### Directions for this task
In the passage below about Bloody Disgusting, which company bought a minority stake in September 2007?

Bloody Disgusting is an American multi-media company, which began as a horror genre-focused news site/website specializing in information services that covered various horror medias, including: film, television, video games, comics, and music. The company expanded into other media including advertising, podcast networking, film, television, streaming media, and management.

The film production studio developed and produced the V/H/S franchise, a collection of six found footage films, two spin-off films, and one miniseries.

History 
Bloody Disgusting was founded in 2001 by Brad Miska (under the pseudonym "Mr. Disgusting") and Tom Owen, who run the site along with current managing editor John Squires. By 2007, the site had 1.5 million unique visitors and 20 million page views each month. In September 2007 a minority stake was purchased by The Collective, a Beverly Hills–based management company. In 2011 Bloody Disgusting began distributing and producing films that have gone on to win awards and spawned the successful V/H/S franchise.

### Recorded data
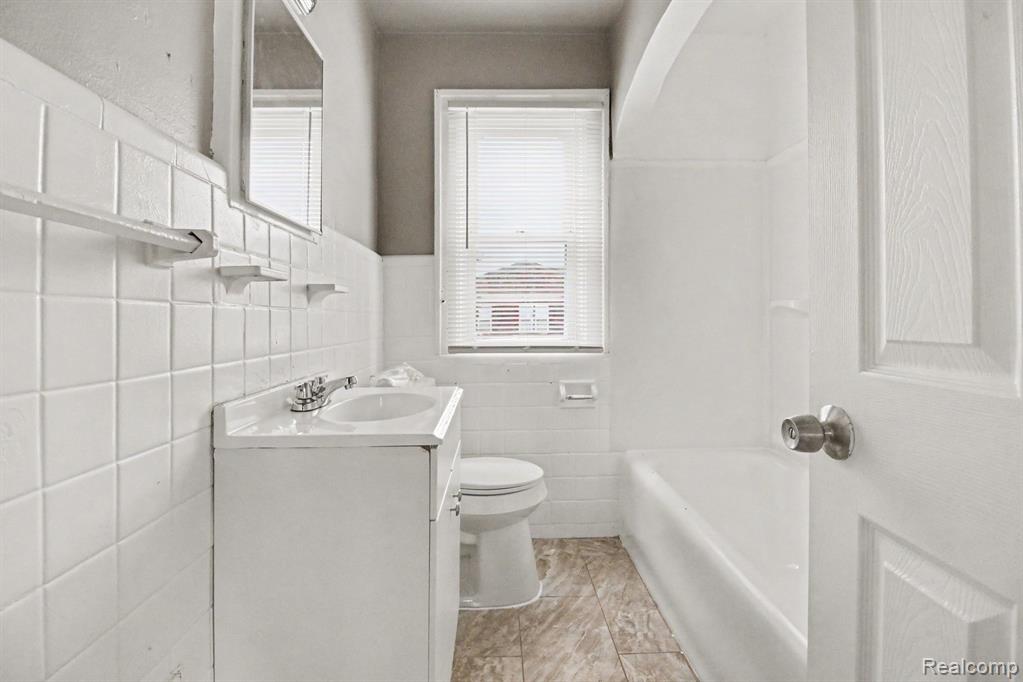 16728-16730 Woodingham Drive, Detroit, MI 48221 — Photo 14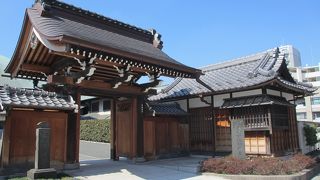 うぐいす通りにあります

### Your solution
The Collective, a Beverly Hills–based management company.